When restrictions are lifted, I’m intending on visiting the other secondary schools in the Trust, to help with subject knowledge development. On the whole, our Art department has established strong connections with these schools already, which is a huge benefit for me.

Looking ahead, what changes do you think the next 100 years of Education should bring about?

One of the most poignant conversations I had at school, and that I remember vividly to this day, is when I went into a careers meeting, similar to the ones that are held in schools today... I sat down with a Careers Mentor and they asked me "what do you want to do when you’re older?" I said I wanted to be a writer. And his response was… “You don’t want to be doing that, you won’t make any money. Have you thought about being a lawyer?” 

Those were the kind of conversations I had at school. I can’t ever remember having a conversation with an adult at school, I was taught and that was it. But working at Alderman Peel High and seeing the relationships the teachers have with the students was eye-opening. So for me, the next 100 years should be offering as much opportunity and exploration for all young people to make an educated decision about what they enjoy doing, what they think is valuable to society, and on finding out what they can offer. 


Looking ahead, how do you feel about September and the start of your next teaching chapter?

I’m very excited. I’m going to be teaching some Key Stage 4 classes which is exciting because I’ve only been teaching KS3 to this point. I’m really looking forward to helping students to make decisions about the next steps in their education journey.
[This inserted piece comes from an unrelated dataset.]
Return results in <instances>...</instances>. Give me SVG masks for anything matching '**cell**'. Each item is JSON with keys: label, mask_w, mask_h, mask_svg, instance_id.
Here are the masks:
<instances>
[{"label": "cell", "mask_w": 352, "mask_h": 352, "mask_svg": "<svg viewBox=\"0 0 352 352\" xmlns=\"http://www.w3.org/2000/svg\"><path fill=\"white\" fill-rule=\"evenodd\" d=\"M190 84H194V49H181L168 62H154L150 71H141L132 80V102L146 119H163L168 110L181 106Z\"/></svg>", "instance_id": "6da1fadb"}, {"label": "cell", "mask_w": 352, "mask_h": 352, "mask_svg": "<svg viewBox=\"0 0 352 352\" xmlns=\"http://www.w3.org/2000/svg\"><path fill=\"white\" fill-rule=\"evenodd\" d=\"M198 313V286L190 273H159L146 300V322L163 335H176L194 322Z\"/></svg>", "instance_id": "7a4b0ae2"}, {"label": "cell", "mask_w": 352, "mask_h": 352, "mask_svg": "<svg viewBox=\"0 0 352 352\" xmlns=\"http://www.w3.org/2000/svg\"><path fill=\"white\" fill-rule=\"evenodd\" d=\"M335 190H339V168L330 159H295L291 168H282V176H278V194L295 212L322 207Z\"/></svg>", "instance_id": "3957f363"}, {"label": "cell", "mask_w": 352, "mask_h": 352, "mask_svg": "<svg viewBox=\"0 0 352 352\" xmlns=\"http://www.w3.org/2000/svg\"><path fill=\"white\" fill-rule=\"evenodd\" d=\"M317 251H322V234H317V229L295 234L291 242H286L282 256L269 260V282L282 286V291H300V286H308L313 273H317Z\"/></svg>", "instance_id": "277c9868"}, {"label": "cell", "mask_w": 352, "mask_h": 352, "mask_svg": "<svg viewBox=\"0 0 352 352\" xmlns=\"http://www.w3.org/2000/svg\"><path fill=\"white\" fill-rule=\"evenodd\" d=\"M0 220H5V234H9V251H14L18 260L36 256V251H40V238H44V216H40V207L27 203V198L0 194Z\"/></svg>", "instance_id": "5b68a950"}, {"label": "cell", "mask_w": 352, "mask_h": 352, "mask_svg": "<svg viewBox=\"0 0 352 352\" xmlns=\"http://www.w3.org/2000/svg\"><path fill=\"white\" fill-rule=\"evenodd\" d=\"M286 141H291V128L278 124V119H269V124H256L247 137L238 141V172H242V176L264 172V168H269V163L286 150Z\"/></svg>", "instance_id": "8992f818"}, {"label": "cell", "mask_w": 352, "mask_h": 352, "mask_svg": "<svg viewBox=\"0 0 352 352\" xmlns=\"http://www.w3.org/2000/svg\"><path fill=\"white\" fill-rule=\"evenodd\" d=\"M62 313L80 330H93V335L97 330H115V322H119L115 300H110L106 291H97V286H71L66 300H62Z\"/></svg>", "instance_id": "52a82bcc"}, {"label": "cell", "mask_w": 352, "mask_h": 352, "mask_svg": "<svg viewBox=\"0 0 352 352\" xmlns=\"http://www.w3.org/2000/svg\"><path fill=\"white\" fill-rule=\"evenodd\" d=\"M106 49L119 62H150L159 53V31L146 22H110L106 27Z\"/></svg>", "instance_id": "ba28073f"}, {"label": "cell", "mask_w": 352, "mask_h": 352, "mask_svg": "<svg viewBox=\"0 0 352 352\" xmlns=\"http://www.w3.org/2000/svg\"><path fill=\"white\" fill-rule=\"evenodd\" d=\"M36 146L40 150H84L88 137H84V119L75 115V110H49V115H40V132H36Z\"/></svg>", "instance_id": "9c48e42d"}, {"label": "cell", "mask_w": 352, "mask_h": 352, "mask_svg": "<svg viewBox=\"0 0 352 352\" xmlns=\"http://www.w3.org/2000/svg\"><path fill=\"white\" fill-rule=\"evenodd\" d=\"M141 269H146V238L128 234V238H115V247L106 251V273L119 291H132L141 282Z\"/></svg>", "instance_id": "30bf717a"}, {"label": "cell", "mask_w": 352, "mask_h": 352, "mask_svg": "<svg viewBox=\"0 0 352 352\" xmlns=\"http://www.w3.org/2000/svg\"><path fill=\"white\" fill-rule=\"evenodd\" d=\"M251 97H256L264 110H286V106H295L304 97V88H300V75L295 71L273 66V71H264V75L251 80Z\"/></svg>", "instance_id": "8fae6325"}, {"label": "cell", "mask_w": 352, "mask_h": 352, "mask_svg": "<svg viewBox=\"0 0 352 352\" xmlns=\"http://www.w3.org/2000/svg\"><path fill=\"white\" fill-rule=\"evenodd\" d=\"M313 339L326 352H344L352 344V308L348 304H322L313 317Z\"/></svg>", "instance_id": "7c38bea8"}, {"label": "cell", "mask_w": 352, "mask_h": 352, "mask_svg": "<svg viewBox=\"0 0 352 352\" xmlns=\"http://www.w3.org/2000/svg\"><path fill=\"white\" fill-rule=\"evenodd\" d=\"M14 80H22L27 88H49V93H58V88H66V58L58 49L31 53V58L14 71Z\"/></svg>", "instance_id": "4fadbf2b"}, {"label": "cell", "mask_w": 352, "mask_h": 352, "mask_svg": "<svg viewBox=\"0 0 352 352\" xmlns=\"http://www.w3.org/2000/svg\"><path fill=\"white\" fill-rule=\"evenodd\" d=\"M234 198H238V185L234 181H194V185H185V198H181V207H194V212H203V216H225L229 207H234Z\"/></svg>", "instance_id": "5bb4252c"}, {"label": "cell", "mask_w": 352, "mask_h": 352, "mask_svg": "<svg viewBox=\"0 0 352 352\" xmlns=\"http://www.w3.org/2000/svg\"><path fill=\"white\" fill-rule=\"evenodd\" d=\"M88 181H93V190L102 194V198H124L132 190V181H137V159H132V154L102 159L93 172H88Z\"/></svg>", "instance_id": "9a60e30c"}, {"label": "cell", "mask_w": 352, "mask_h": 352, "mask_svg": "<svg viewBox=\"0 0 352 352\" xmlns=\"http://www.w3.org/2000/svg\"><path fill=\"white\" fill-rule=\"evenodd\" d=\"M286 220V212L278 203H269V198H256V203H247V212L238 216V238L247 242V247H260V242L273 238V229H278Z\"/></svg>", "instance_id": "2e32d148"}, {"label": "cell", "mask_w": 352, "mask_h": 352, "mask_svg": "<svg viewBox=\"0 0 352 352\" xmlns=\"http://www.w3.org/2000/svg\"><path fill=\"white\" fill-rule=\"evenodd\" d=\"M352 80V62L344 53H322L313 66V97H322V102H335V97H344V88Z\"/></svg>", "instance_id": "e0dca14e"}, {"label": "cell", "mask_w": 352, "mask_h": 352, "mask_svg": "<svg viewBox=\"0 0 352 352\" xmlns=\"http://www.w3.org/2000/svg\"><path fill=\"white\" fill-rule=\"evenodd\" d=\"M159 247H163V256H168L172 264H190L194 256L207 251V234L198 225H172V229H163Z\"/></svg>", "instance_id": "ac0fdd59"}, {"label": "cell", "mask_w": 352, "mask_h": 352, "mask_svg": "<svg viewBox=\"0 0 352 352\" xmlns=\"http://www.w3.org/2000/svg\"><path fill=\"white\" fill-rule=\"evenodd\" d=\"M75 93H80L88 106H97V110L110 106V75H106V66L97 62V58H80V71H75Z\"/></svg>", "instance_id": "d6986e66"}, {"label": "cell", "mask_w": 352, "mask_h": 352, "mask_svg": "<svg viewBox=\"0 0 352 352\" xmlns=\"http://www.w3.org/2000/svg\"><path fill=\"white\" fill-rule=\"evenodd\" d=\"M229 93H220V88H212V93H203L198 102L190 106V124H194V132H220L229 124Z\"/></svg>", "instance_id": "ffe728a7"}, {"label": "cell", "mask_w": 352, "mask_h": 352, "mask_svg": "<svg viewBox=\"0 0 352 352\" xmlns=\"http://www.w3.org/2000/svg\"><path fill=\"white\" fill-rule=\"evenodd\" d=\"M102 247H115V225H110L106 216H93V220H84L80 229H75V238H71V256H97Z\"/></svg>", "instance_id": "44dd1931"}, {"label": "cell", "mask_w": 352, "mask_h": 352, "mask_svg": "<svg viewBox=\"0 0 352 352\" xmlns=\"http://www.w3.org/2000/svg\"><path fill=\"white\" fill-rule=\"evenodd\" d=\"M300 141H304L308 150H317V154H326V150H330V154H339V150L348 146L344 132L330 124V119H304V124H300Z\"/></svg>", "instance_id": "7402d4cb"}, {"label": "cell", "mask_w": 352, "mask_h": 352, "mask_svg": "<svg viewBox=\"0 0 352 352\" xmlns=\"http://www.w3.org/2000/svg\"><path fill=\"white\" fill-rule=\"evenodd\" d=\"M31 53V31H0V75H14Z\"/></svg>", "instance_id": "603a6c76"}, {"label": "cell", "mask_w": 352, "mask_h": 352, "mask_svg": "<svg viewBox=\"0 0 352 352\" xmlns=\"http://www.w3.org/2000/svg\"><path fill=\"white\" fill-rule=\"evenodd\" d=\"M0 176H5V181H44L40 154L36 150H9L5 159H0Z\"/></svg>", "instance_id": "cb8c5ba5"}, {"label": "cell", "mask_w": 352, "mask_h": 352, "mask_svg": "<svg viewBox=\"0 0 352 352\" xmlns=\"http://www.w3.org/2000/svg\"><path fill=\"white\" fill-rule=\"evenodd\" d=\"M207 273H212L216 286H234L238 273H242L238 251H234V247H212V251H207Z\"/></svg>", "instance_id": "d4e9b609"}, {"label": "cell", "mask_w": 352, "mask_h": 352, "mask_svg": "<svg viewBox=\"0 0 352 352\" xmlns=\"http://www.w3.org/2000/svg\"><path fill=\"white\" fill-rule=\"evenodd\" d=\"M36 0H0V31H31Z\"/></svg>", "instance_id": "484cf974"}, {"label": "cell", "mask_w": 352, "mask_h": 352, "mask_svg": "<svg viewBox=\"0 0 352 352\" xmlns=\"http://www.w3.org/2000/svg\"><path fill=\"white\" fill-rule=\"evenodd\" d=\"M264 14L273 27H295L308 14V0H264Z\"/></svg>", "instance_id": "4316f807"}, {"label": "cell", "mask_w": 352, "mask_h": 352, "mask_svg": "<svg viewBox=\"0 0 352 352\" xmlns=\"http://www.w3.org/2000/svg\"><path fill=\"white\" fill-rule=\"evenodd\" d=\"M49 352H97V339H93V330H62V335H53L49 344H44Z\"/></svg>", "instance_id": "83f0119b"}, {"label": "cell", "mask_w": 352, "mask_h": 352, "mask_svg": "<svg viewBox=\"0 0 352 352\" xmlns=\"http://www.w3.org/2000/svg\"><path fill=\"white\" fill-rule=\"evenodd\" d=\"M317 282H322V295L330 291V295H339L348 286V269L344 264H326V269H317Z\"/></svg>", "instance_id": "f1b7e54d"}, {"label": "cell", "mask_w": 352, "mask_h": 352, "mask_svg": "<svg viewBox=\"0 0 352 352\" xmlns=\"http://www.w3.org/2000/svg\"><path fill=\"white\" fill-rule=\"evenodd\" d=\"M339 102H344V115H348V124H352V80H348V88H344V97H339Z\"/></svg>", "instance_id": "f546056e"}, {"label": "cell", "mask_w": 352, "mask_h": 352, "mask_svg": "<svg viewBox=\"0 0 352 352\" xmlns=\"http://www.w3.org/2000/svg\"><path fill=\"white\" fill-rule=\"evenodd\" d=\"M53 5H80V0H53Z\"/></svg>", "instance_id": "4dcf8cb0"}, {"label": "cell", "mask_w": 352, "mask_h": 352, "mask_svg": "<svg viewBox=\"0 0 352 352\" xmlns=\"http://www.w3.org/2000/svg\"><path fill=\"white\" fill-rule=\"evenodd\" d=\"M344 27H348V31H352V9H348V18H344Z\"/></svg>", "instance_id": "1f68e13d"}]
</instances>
I have never learnt more than I have learnt in the 2-3 years I have been at Alderman Peel, it has been such a great learning experience and I can’t wait to build on those experiences further. There’s so many fantastic teachers across different subjects and going into other classes to observe them is amazing. School is such an inspiring place to be, in every aspect, which you don’t appreciate until after you leave. 

The amount of student leavers who come back to APHS from various different paths… just to say hello and to tell us what they’re up to… it’s amazing to see how they’ve grown and developed and it’s wonderful to see them visiting school in their later years. It just shows how much they value the relationships with their peers and with us, the staff.